Which lines of the records contain the string "with"? Pick out each one and copy it in full, treating uppercase and lowercase as different.
□ □ □ □ □
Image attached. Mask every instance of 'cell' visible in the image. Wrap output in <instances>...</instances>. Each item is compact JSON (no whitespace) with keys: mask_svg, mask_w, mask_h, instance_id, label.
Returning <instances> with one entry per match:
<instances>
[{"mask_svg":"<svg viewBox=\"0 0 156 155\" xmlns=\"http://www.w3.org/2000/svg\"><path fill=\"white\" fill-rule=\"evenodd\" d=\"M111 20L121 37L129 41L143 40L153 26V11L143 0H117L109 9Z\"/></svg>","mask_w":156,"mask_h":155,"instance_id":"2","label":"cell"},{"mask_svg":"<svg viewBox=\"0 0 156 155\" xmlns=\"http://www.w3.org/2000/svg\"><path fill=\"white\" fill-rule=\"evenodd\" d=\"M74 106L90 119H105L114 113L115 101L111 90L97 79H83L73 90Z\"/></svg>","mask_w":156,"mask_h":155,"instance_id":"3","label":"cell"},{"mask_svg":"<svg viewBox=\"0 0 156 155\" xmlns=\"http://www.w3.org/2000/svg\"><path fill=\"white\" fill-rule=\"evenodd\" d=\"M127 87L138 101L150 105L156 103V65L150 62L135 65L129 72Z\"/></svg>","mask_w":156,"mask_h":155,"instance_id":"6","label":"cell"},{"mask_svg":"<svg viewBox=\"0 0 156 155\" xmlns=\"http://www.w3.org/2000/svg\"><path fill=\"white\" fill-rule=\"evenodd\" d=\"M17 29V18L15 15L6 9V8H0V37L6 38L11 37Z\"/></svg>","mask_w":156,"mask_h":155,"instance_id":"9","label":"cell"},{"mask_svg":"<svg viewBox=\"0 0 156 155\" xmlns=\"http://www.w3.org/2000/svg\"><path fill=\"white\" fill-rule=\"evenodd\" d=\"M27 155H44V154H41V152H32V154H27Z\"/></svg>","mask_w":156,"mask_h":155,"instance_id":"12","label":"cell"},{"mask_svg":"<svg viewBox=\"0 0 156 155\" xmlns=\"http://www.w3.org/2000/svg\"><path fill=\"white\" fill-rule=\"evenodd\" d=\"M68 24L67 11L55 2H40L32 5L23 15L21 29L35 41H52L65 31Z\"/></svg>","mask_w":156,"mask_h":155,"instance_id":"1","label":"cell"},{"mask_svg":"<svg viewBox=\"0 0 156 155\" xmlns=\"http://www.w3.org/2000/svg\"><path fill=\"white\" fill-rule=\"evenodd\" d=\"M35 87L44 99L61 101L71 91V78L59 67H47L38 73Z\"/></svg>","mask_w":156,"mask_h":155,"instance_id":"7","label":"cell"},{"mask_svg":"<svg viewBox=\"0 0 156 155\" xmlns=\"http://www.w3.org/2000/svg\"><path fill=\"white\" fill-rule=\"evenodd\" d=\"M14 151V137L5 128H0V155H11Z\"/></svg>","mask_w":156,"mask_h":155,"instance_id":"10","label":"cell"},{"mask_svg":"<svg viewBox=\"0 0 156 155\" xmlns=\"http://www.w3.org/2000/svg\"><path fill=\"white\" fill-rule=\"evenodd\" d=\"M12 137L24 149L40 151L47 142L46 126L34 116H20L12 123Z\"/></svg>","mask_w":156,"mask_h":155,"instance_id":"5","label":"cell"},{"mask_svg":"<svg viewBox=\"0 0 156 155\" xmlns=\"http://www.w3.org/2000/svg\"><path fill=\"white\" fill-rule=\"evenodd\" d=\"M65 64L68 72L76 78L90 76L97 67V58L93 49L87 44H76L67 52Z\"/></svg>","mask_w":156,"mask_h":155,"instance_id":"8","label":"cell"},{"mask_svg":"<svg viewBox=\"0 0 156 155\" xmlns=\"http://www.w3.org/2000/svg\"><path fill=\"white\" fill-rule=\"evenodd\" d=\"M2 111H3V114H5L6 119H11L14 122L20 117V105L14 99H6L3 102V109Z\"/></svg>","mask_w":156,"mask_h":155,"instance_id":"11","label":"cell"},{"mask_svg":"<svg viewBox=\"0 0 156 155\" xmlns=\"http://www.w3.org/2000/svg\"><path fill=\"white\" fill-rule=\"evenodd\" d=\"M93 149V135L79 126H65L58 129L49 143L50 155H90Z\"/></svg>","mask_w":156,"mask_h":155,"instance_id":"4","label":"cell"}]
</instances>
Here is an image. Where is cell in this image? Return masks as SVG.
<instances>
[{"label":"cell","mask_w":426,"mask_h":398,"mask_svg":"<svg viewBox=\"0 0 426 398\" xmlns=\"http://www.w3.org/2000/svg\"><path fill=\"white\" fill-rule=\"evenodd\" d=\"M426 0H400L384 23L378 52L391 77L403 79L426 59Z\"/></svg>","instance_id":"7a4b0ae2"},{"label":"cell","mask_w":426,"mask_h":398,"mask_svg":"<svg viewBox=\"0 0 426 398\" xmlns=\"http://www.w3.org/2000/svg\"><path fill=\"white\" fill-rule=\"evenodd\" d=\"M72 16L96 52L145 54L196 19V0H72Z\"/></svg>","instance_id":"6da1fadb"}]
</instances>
□ □ □ □ □
Solution:
Image attached. Mask every instance of 'cell' visible in the image. Wrap output in <instances>...</instances>. Each item is compact JSON (no whitespace) with keys: mask_svg, mask_w, mask_h, instance_id, label.
Returning <instances> with one entry per match:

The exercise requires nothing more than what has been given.